Activity
Copy the listing below exactly, but skip the pictures.

Start of Block

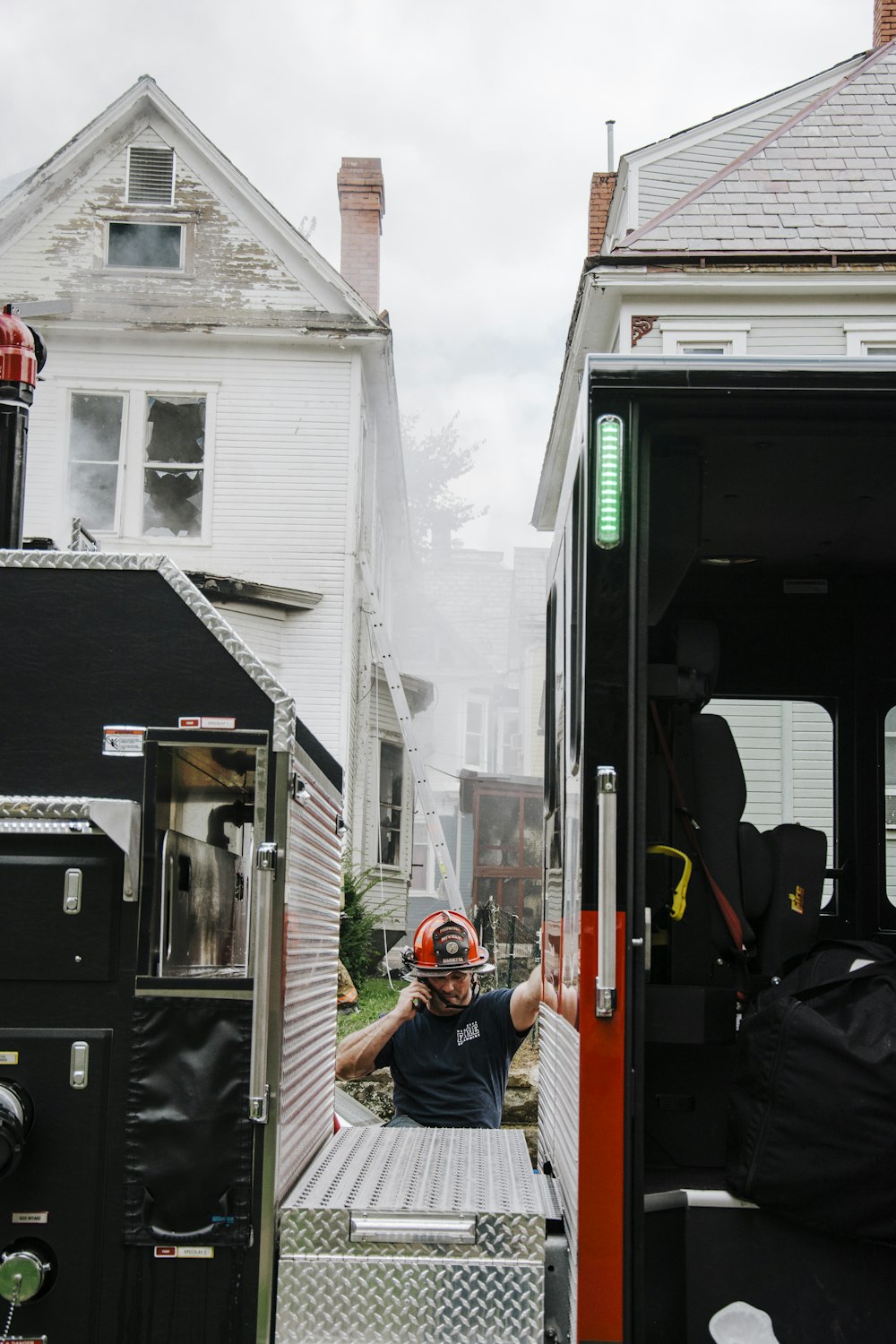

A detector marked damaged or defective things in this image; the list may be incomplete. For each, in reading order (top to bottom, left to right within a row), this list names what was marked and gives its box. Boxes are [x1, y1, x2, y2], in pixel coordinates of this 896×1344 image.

broken window [106, 224, 181, 271]
broken window [68, 394, 126, 530]
broken window [142, 394, 206, 538]
broken window [378, 742, 407, 867]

End of Block

Expected output
A detector marked damaged or defective things in this image; the list may be incomplete. For each, in reading order (top to bottom, left to right within a row), this list names what was marked and gives its box. Boxes are [x1, y1, x2, y2], in pixel coordinates of this 896×1344 image.

broken window [106, 224, 181, 271]
broken window [68, 394, 126, 530]
broken window [142, 394, 206, 538]
broken window [378, 742, 407, 867]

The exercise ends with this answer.